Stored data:

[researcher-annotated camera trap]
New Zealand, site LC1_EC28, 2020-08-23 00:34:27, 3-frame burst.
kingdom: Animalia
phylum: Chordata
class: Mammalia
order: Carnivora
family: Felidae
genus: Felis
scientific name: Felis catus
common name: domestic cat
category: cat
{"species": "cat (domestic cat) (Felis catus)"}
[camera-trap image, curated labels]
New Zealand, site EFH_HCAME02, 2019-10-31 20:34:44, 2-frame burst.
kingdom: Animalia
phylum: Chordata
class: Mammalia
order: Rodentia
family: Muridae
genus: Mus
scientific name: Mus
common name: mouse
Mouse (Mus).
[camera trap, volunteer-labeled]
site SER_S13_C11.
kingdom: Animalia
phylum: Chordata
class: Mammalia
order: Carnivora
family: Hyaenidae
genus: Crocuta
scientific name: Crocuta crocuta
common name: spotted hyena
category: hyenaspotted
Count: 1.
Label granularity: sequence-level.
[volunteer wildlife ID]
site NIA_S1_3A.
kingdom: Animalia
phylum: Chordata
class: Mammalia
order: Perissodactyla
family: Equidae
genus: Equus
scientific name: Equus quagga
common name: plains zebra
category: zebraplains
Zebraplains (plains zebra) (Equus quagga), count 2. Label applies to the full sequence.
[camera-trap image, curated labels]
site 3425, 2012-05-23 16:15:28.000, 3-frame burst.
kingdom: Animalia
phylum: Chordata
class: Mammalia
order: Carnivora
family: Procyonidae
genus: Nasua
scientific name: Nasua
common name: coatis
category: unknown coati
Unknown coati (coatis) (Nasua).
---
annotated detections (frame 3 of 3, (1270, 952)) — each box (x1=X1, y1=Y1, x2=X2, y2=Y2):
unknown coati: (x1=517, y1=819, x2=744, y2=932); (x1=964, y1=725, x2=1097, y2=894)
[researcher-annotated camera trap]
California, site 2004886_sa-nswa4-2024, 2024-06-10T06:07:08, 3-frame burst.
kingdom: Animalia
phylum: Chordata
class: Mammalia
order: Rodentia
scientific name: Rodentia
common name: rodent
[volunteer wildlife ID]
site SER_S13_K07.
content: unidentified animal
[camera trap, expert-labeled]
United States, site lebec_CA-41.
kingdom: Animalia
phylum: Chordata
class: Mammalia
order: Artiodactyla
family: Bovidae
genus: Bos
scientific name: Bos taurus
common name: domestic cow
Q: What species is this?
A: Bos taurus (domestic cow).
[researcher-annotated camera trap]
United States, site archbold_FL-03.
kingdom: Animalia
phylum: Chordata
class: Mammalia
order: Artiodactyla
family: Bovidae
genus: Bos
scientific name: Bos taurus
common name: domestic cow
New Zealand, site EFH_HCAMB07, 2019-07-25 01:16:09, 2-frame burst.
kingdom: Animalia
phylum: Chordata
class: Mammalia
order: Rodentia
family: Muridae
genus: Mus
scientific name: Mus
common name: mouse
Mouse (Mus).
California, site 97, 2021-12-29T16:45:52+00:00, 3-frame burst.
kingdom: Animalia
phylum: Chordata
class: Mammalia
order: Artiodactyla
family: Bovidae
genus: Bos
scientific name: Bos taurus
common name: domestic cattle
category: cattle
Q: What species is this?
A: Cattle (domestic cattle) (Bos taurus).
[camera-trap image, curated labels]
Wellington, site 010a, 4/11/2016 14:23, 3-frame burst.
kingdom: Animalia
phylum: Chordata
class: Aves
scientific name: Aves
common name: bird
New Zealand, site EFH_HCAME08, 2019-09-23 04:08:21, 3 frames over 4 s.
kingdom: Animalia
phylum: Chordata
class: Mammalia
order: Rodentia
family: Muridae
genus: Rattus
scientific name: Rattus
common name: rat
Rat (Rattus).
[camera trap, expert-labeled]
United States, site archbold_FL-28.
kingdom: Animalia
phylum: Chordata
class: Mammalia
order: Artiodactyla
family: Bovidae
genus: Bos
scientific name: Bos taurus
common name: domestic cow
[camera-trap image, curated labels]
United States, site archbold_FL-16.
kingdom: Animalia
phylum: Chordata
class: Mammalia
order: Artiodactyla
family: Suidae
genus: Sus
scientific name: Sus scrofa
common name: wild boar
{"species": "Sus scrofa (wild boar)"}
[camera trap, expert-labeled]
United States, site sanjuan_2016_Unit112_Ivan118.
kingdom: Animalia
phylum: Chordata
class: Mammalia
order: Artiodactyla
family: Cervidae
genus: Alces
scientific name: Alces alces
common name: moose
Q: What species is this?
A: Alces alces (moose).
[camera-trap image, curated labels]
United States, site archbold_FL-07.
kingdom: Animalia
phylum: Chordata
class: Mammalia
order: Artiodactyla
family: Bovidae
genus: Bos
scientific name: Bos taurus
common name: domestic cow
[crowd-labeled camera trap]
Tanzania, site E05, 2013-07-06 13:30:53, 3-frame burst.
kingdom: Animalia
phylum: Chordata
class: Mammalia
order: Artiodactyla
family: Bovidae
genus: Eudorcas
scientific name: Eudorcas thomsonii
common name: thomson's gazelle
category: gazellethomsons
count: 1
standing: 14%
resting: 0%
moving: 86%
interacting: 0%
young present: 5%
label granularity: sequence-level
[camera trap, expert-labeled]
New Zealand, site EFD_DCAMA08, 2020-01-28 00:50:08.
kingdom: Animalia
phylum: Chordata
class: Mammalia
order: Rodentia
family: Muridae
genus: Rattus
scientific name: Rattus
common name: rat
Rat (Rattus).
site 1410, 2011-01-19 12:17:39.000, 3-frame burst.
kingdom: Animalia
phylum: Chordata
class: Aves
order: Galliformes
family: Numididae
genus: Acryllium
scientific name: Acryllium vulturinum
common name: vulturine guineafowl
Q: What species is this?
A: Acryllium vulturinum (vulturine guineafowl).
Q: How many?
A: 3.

> [Exercise prompt]:
Your reply should contain every entry, repeated exactly.

> [Output of the exercise]:
[researcher-annotated camera trap]
New Zealand, site LC1_EC28, 2020-08-23 00:34:27, 3-frame burst.
kingdom: Animalia
phylum: Chordata
class: Mammalia
order: Carnivora
family: Felidae
genus: Felis
scientific name: Felis catus
common name: domestic cat
category: cat
{"species": "cat (domestic cat) (Felis catus)"}
[camera-trap image, curated labels]
New Zealand, site EFH_HCAME02, 2019-10-31 20:34:44, 2-frame burst.
kingdom: Animalia
phylum: Chordata
class: Mammalia
order: Rodentia
family: Muridae
genus: Mus
scientific name: Mus
common name: mouse
Mouse (Mus).
[camera trap, volunteer-labeled]
site SER_S13_C11.
kingdom: Animalia
phylum: Chordata
class: Mammalia
order: Carnivora
family: Hyaenidae
genus: Crocuta
scientific name: Crocuta crocuta
common name: spotted hyena
category: hyenaspotted
Count: 1.
Label granularity: sequence-level.
[volunteer wildlife ID]
site NIA_S1_3A.
kingdom: Animalia
phylum: Chordata
class: Mammalia
order: Perissodactyla
family: Equidae
genus: Equus
scientific name: Equus quagga
common name: plains zebra
category: zebraplains
Zebraplains (plains zebra) (Equus quagga), count 2. Label applies to the full sequence.
[camera-trap image, curated labels]
site 3425, 2012-05-23 16:15:28.000, 3-frame burst.
kingdom: Animalia
phylum: Chordata
class: Mammalia
order: Carnivora
family: Procyonidae
genus: Nasua
scientific name: Nasua
common name: coatis
category: unknown coati
Unknown coati (coatis) (Nasua).
---
annotated detections (frame 3 of 3, (1270, 952)) — each box (x1=X1, y1=Y1, x2=X2, y2=Y2):
unknown coati: (x1=517, y1=819, x2=744, y2=932); (x1=964, y1=725, x2=1097, y2=894)
[researcher-annotated camera trap]
California, site 2004886_sa-nswa4-2024, 2024-06-10T06:07:08, 3-frame burst.
kingdom: Animalia
phylum: Chordata
class: Mammalia
order: Rodentia
scientific name: Rodentia
common name: rodent
[volunteer wildlife ID]
site SER_S13_K07.
content: unidentified animal
[camera trap, expert-labeled]
United States, site lebec_CA-41.
kingdom: Animalia
phylum: Chordata
class: Mammalia
order: Artiodactyla
family: Bovidae
genus: Bos
scientific name: Bos taurus
common name: domestic cow
Q: What species is this?
A: Bos taurus (domestic cow).
[researcher-annotated camera trap]
United States, site archbold_FL-03.
kingdom: Animalia
phylum: Chordata
class: Mammalia
order: Artiodactyla
family: Bovidae
genus: Bos
scientific name: Bos taurus
common name: domestic cow
New Zealand, site EFH_HCAMB07, 2019-07-25 01:16:09, 2-frame burst.
kingdom: Animalia
phylum: Chordata
class: Mammalia
order: Rodentia
family: Muridae
genus: Mus
scientific name: Mus
common name: mouse
Mouse (Mus).
California, site 97, 2021-12-29T16:45:52+00:00, 3-frame burst.
kingdom: Animalia
phylum: Chordata
class: Mammalia
order: Artiodactyla
family: Bovidae
genus: Bos
scientific name: Bos taurus
common name: domestic cattle
category: cattle
Q: What species is this?
A: Cattle (domestic cattle) (Bos taurus).
[camera-trap image, curated labels]
Wellington, site 010a, 4/11/2016 14:23, 3-frame burst.
kingdom: Animalia
phylum: Chordata
class: Aves
scientific name: Aves
common name: bird
New Zealand, site EFH_HCAME08, 2019-09-23 04:08:21, 3 frames over 4 s.
kingdom: Animalia
phylum: Chordata
class: Mammalia
order: Rodentia
family: Muridae
genus: Rattus
scientific name: Rattus
common name: rat
Rat (Rattus).
[camera trap, expert-labeled]
United States, site archbold_FL-28.
kingdom: Animalia
phylum: Chordata
class: Mammalia
order: Artiodactyla
family: Bovidae
genus: Bos
scientific name: Bos taurus
common name: domestic cow
[camera-trap image, curated labels]
United States, site archbold_FL-16.
kingdom: Animalia
phylum: Chordata
class: Mammalia
order: Artiodactyla
family: Suidae
genus: Sus
scientific name: Sus scrofa
common name: wild boar
{"species": "Sus scrofa (wild boar)"}
[camera trap, expert-labeled]
United States, site sanjuan_2016_Unit112_Ivan118.
kingdom: Animalia
phylum: Chordata
class: Mammalia
order: Artiodactyla
family: Cervidae
genus: Alces
scientific name: Alces alces
common name: moose
Q: What species is this?
A: Alces alces (moose).
[camera-trap image, curated labels]
United States, site archbold_FL-07.
kingdom: Animalia
phylum: Chordata
class: Mammalia
order: Artiodactyla
family: Bovidae
genus: Bos
scientific name: Bos taurus
common name: domestic cow
[crowd-labeled camera trap]
Tanzania, site E05, 2013-07-06 13:30:53, 3-frame burst.
kingdom: Animalia
phylum: Chordata
class: Mammalia
order: Artiodactyla
family: Bovidae
genus: Eudorcas
scientific name: Eudorcas thomsonii
common name: thomson's gazelle
category: gazellethomsons
count: 1
standing: 14%
resting: 0%
moving: 86%
interacting: 0%
young present: 5%
label granularity: sequence-level
[camera trap, expert-labeled]
New Zealand, site EFD_DCAMA08, 2020-01-28 00:50:08.
kingdom: Animalia
phylum: Chordata
class: Mammalia
order: Rodentia
family: Muridae
genus: Rattus
scientific name: Rattus
common name: rat
Rat (Rattus).
site 1410, 2011-01-19 12:17:39.000, 3-frame burst.
kingdom: Animalia
phylum: Chordata
class: Aves
order: Galliformes
family: Numididae
genus: Acryllium
scientific name: Acryllium vulturinum
common name: vulturine guineafowl
Q: What species is this?
A: Acryllium vulturinum (vulturine guineafowl).
Q: How many?
A: 3.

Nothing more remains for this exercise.